“I’ll reach out and ask him to come see me at the shop tomorrow,” I offered.
“Good. Now, what about the brother?” Renzo asked. “We can’t kill him.”
“Why the hell not?” Saff asked, face scrunched up.
“Because it’s Kick’s brother,” Dav said.
“So? He’s a dirtbag. I mean, who the hell manipulates their sister like that? He deserves a trip to the bottom of the Hudson.”
I was inclined to agree. But I also couldn’t murder the woman I was falling in love with’s brother.
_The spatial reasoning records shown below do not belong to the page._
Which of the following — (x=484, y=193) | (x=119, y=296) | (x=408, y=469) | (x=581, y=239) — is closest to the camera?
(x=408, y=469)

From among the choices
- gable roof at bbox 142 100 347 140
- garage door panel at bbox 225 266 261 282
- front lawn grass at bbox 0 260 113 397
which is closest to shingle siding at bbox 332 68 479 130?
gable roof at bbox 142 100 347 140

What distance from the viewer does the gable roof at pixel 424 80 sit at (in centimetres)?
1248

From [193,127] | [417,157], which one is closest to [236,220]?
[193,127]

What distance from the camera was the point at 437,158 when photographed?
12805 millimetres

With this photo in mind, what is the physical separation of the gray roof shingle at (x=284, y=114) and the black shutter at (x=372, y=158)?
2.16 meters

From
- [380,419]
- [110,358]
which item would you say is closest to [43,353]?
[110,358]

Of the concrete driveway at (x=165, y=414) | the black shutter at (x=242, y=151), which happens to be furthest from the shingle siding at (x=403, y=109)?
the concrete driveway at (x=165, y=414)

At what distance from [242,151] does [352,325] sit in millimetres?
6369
I might not have been an expert on relationships, but I was reasonably sure you shouldn’t start a relationship with that kind of dark cloud hanging over you.
“I think it’s fine to knock some sense into him,” I offered. “Then tell him to get the fuck out of the city and never come back, never try to make contact with Kick.”
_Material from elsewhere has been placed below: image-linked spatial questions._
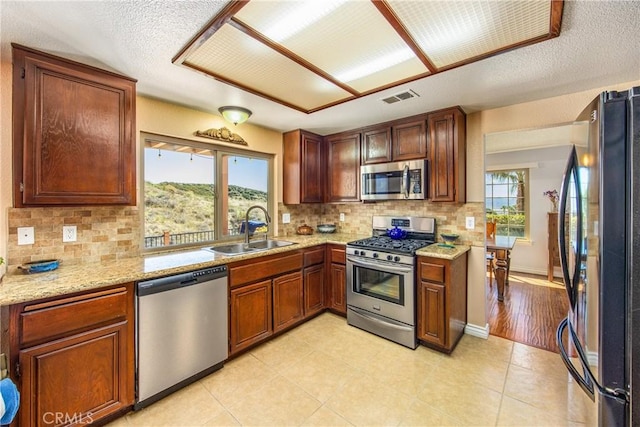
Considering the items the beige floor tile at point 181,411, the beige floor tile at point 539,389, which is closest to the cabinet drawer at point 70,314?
the beige floor tile at point 181,411

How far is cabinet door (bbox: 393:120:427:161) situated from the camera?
2883 millimetres

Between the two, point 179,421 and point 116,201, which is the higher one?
point 116,201

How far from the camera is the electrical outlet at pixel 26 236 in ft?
6.00

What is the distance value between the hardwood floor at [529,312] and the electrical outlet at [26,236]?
4.12 metres

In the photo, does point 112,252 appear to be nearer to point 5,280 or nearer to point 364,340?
point 5,280

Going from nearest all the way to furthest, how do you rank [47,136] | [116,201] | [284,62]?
[47,136] → [284,62] → [116,201]

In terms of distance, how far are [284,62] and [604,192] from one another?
1.81 metres

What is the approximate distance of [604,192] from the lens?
1033 millimetres

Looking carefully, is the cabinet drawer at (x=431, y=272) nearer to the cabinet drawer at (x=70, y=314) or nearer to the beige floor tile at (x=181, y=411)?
the beige floor tile at (x=181, y=411)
“I’d be alright with that. So long as he stays away. If he ever starts shit again, though…” Renzo said, spreading his hands out.
“I agree,” I said.
“I imagine you want to get your hands dirty with these guys?” he asked, looking at me.
“If that’s alright, yeah.”
“Yeah,” he said, glancing up to where Lore was walking across the top landing, a book open in her hands, likely thinkingof how dirty he’d wanted his hands when someone fucked with her. “That’s fine. Alright. That’s settled, at least.”
“Has there been any more progress on Coal getting jumped?” Elian asked.
“Cage thinks he might have a lead on that,” Renzo said, which was news to me. I’d been so distracted by Kick that I was losing sight of family business. “But we don’t have a definitive answer yet.”
“What is the lead?” I asked.
“Well,” Renzo said, sighing hard as he rubbed the back of his neck. “Cage has reason to believe it might be the two younger sons of Slick.”
“Slick?” I asked, brows raising. I hadn’t heard that name in years. Not since Renzo had taken over and promptly kicked his ass out of the family, only sparing his life because he had a whole litter of kids to take care of and a ‘fragile’ wife who never would have been able to handle it without him.
“His youngest two are just twenty-one and three,” Renzo explained.
“They out of their fucking minds trying to take on the family?” Bastian asked.
“I think it might be more out of spite for them,” Renzo explained. “Coal isn’t even family and he gets to be working for us, while they’re ousted because their old man was a shithead. And, I mean, I get it. Our old men sucked too. Didn’t mean we deserved to suffer for their sins.”
“You considering inviting them in?” I asked.
Renzo was a hard man, a firm leader, but he did seem to have a soft spot for lost kids who needed direction. That was why Cinna, Dav, and Saff ended up working for the family.
“I dunno. Depends on what Cage figures out. I want full reports on them and what they’re up to. Their older brothers too. And Slick. Last I heard, he was working as a mechanic, butI want to make sure that’s the case. Shit is relatively stable with us. I don’t want to invite trouble. But I do understand their anger at having their legacy stripped away from them because their old man is a fuck up.”
We talked for a while about other, smaller matters, before we all headed out.
I made the call to Primo before I made my way home to Kick.
Even just that thought made that strange warm sensation move across my chest. It was something I was having a lot around her or with thoughts of her.
It was clear she was still uncertain about me. Or, maybe more accurately, about my reaction to the situation between us.
I hoped that with a few days in my place, with proof that things were okay between us, she would stop asking for confirmation that things were okay, that I still wanted her around.
“What are you doing?” I asked the next morning after having finally spent the whole night with her, woken up with her still curled up against me.
“What do you mean?” she asked, coming into the kitchen still pulling her damp hair into a ponytail, her Lombardi Premium Meats tee on.